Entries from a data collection
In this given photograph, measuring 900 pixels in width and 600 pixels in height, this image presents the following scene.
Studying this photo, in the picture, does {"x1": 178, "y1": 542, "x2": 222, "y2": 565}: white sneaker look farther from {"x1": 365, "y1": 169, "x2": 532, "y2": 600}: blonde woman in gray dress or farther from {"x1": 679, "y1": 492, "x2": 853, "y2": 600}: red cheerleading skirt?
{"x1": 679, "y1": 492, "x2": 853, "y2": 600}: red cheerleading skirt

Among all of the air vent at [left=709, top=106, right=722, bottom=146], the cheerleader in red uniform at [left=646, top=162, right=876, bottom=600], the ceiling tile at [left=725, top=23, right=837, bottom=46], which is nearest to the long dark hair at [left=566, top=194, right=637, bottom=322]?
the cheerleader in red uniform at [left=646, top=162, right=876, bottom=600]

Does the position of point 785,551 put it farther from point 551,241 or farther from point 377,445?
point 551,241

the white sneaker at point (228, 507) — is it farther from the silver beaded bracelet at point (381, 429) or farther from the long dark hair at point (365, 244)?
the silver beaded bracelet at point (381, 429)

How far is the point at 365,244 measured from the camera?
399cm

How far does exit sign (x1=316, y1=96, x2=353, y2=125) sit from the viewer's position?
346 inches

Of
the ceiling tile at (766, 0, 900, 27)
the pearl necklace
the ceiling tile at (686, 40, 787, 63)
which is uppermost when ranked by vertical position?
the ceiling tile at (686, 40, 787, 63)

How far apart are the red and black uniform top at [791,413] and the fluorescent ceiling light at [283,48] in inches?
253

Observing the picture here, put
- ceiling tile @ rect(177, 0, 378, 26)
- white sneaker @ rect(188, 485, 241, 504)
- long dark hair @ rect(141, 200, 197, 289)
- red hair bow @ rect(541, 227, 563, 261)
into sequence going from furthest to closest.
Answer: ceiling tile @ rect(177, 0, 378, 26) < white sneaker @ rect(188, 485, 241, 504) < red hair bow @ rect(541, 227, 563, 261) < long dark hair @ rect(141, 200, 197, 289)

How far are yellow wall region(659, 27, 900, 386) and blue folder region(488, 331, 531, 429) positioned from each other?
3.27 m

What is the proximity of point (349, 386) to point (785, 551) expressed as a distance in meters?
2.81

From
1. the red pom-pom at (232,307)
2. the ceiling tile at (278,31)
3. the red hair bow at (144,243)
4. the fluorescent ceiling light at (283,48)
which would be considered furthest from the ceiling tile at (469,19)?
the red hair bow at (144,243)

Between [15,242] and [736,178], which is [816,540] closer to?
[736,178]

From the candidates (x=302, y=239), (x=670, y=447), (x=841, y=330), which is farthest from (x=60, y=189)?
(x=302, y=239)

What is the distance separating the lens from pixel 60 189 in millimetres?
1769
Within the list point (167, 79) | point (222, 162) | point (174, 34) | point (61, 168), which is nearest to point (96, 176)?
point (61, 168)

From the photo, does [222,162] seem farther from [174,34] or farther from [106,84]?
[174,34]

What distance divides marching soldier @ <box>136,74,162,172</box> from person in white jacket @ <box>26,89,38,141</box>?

§ THE PROBLEM: Copy the stretch from the start of the entries through the line that contains "Studying this photo, in", character for character.

§ CORRECT OUTPUT:
In this given photograph, measuring 900 pixels in width and 600 pixels in height, this image presents the following scene.
Studying this photo, in the picture, does {"x1": 178, "y1": 542, "x2": 222, "y2": 565}: white sneaker look farther from {"x1": 365, "y1": 169, "x2": 532, "y2": 600}: blonde woman in gray dress or farther from {"x1": 679, "y1": 492, "x2": 853, "y2": 600}: red cheerleading skirt?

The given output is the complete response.